_Given task_
Find the line containing "Observe the image: is". Retype it and every later line of the records exactly, leaving out pictures.

_Data shown_
=======
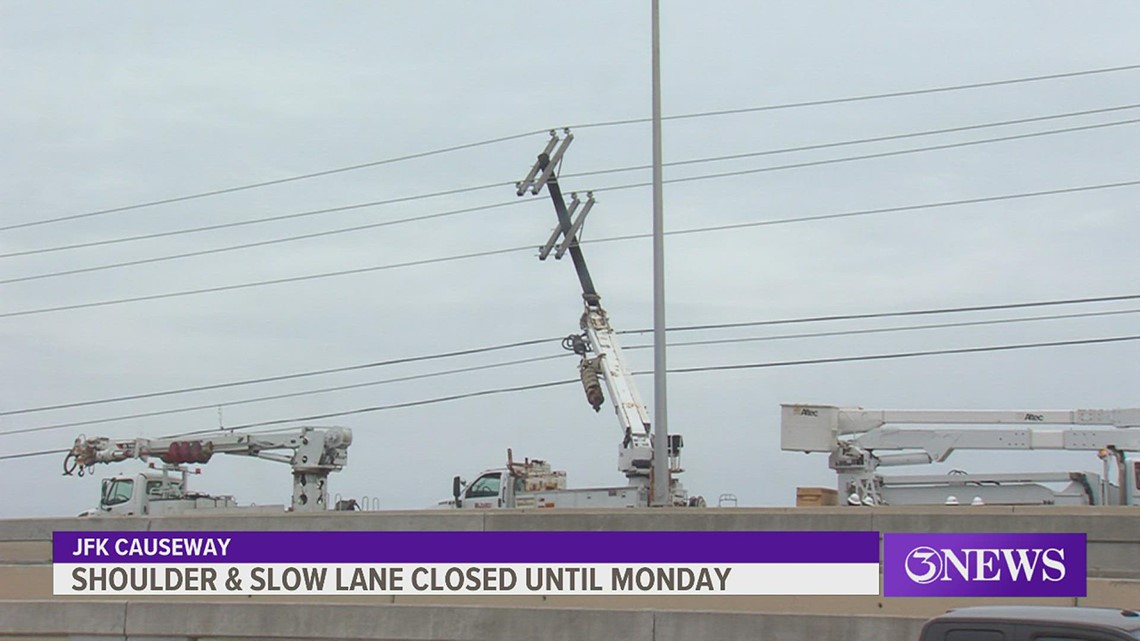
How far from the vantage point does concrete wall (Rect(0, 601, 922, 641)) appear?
13875mm

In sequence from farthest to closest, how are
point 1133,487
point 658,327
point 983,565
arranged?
point 1133,487 → point 658,327 → point 983,565

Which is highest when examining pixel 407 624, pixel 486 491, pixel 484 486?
pixel 484 486

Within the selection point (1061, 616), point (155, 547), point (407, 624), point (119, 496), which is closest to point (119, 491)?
point (119, 496)

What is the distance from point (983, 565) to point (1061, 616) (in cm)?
572

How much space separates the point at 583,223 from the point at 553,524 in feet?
56.5

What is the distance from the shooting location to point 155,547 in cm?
1814

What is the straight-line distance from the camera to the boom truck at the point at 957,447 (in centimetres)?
2248

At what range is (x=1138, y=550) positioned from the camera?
14273mm

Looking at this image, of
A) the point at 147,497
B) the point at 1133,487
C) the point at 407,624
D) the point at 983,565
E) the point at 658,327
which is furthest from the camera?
the point at 147,497

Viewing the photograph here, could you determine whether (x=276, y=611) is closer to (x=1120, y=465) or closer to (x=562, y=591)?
(x=562, y=591)

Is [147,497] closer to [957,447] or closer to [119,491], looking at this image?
[119,491]

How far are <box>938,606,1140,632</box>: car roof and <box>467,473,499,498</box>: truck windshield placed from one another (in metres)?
18.9

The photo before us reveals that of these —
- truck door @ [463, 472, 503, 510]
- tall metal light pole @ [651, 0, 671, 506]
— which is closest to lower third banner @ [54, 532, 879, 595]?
tall metal light pole @ [651, 0, 671, 506]

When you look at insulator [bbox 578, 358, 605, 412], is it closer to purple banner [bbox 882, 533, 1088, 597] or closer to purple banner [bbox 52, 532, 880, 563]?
purple banner [bbox 52, 532, 880, 563]
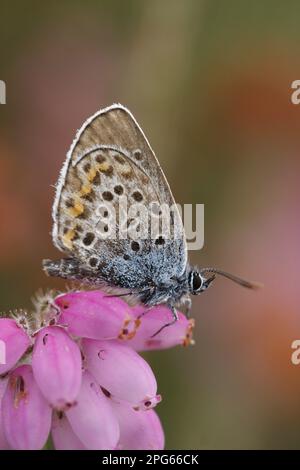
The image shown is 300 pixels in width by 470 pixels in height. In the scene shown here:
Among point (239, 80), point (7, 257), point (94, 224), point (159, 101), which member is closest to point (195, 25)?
point (159, 101)

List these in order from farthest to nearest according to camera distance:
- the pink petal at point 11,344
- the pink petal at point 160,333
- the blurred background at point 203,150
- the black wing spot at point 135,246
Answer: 1. the blurred background at point 203,150
2. the black wing spot at point 135,246
3. the pink petal at point 160,333
4. the pink petal at point 11,344

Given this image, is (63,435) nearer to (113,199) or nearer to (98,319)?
(98,319)

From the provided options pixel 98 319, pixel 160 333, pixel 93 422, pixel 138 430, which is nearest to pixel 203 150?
pixel 160 333

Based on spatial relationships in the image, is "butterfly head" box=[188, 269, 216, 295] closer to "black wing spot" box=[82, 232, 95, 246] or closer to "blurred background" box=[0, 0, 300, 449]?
"black wing spot" box=[82, 232, 95, 246]

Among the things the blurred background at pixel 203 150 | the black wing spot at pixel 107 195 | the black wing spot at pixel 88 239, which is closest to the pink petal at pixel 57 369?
the black wing spot at pixel 88 239

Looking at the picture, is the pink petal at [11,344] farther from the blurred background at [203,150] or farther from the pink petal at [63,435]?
the blurred background at [203,150]

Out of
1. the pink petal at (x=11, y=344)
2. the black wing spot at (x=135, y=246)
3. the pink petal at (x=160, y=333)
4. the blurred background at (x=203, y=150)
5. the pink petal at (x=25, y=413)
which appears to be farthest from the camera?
the blurred background at (x=203, y=150)
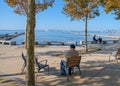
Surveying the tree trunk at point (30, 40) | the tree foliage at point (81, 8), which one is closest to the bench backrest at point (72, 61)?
the tree trunk at point (30, 40)

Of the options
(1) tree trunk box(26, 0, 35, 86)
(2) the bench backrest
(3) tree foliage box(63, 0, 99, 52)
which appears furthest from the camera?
(3) tree foliage box(63, 0, 99, 52)

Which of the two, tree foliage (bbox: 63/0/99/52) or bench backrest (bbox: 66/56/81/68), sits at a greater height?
tree foliage (bbox: 63/0/99/52)

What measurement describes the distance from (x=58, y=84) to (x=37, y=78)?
1556 mm

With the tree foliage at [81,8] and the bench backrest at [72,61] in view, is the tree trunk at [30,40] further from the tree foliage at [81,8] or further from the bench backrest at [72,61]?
the tree foliage at [81,8]

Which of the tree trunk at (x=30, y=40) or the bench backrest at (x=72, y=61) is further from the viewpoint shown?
the bench backrest at (x=72, y=61)

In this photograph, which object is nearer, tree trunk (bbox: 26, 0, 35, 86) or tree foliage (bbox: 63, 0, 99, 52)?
tree trunk (bbox: 26, 0, 35, 86)

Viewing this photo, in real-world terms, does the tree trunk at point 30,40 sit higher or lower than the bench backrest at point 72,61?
higher

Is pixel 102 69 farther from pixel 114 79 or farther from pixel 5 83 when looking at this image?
pixel 5 83

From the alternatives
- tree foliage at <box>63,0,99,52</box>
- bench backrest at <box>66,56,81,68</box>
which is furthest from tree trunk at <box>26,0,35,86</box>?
tree foliage at <box>63,0,99,52</box>

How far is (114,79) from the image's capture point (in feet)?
38.5

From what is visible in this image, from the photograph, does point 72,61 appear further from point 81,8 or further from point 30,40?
point 81,8

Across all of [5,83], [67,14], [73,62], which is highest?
[67,14]

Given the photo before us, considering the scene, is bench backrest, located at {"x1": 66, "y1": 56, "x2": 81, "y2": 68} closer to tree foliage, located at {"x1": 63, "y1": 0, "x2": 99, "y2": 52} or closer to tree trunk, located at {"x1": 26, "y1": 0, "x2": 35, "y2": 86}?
tree trunk, located at {"x1": 26, "y1": 0, "x2": 35, "y2": 86}

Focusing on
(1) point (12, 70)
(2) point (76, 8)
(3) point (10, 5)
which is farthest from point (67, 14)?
(1) point (12, 70)
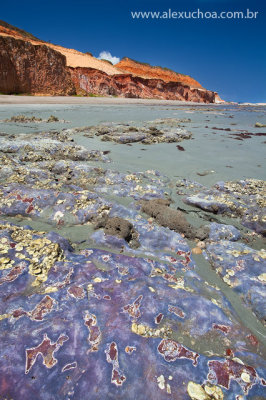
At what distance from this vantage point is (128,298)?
1.55m

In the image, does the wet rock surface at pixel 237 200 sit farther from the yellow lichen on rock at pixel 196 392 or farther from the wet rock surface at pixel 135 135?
the wet rock surface at pixel 135 135

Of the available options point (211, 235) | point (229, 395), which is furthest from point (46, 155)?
point (229, 395)

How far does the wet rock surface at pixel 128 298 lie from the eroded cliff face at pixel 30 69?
101 ft

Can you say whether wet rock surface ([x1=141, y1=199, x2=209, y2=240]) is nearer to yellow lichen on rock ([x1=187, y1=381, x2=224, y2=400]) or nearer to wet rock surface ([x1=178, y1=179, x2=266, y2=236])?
wet rock surface ([x1=178, y1=179, x2=266, y2=236])

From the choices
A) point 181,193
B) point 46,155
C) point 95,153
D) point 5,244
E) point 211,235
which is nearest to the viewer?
point 5,244

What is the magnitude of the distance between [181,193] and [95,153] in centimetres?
233

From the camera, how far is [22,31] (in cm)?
5569

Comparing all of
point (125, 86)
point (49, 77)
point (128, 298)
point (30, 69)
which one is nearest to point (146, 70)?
point (125, 86)

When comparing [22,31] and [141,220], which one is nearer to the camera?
[141,220]

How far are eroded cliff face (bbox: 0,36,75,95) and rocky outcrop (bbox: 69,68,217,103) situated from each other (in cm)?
607

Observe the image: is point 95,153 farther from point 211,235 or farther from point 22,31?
point 22,31

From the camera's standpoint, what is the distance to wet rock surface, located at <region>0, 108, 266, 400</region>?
1131 millimetres

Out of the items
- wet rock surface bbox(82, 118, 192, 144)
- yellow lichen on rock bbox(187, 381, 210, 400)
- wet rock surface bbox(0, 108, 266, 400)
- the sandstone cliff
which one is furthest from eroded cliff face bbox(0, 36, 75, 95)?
yellow lichen on rock bbox(187, 381, 210, 400)

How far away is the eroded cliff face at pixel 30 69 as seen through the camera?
2591 centimetres
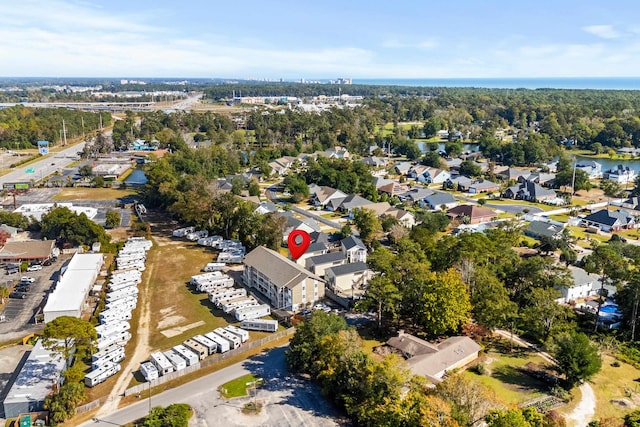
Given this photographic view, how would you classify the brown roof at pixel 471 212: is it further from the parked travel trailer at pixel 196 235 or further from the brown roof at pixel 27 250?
the brown roof at pixel 27 250

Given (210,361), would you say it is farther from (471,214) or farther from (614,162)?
(614,162)

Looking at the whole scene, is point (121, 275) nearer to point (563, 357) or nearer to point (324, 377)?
point (324, 377)

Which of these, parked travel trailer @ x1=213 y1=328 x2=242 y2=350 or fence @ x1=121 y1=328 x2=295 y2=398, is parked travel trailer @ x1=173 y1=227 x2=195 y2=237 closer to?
parked travel trailer @ x1=213 y1=328 x2=242 y2=350

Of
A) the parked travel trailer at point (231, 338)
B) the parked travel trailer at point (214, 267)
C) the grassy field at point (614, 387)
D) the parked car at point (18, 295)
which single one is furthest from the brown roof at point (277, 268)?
the grassy field at point (614, 387)

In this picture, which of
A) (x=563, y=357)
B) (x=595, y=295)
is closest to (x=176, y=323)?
(x=563, y=357)

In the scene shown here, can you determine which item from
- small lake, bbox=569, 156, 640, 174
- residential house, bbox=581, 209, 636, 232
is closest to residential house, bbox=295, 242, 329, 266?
residential house, bbox=581, 209, 636, 232

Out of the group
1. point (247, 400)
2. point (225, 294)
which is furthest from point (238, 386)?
point (225, 294)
=======
_Task response_
Observe the image: is point 95,153 farther from point 211,235 or farther from point 22,31?
point 22,31

From the camera's standpoint, what is the distance to wet rock surface, located at <region>0, 108, 266, 400</region>?
1131 millimetres

Out of the items
- wet rock surface bbox(82, 118, 192, 144)
- yellow lichen on rock bbox(187, 381, 210, 400)
- wet rock surface bbox(0, 108, 266, 400)
- the sandstone cliff
which one is furthest from eroded cliff face bbox(0, 36, 75, 95)?
yellow lichen on rock bbox(187, 381, 210, 400)

How far away is the eroded cliff face at pixel 30 69 as seen through the camera?
2591 centimetres
Given this photographic view, how would you classify the brown roof at pixel 471 212: is it further from the parked travel trailer at pixel 196 235 or further from the brown roof at pixel 27 250?
the brown roof at pixel 27 250

Given (210,361), would you say it is farther from (471,214) or farther from (614,162)?
(614,162)

Looking at the whole scene, is point (121, 275) nearer to point (563, 357) or nearer to point (324, 377)?
point (324, 377)

Which of these, parked travel trailer @ x1=213 y1=328 x2=242 y2=350 or fence @ x1=121 y1=328 x2=295 y2=398, is parked travel trailer @ x1=173 y1=227 x2=195 y2=237 closer to?
parked travel trailer @ x1=213 y1=328 x2=242 y2=350

Of
A) the parked travel trailer at point (231, 338)
B) the parked travel trailer at point (214, 267)
C) the grassy field at point (614, 387)
D) the parked car at point (18, 295)
which single one is furthest from the brown roof at point (277, 268)?
the grassy field at point (614, 387)

In this picture, which of
A) (x=563, y=357)
B) (x=595, y=295)
is closest to (x=176, y=323)?
(x=563, y=357)

In the scene shown here, can you determine which item from
- small lake, bbox=569, 156, 640, 174
- residential house, bbox=581, 209, 636, 232
is closest to residential house, bbox=295, 242, 329, 266?
residential house, bbox=581, 209, 636, 232

Out of the group
1. point (247, 400)
2. point (225, 294)
which is furthest from point (238, 386)?
point (225, 294)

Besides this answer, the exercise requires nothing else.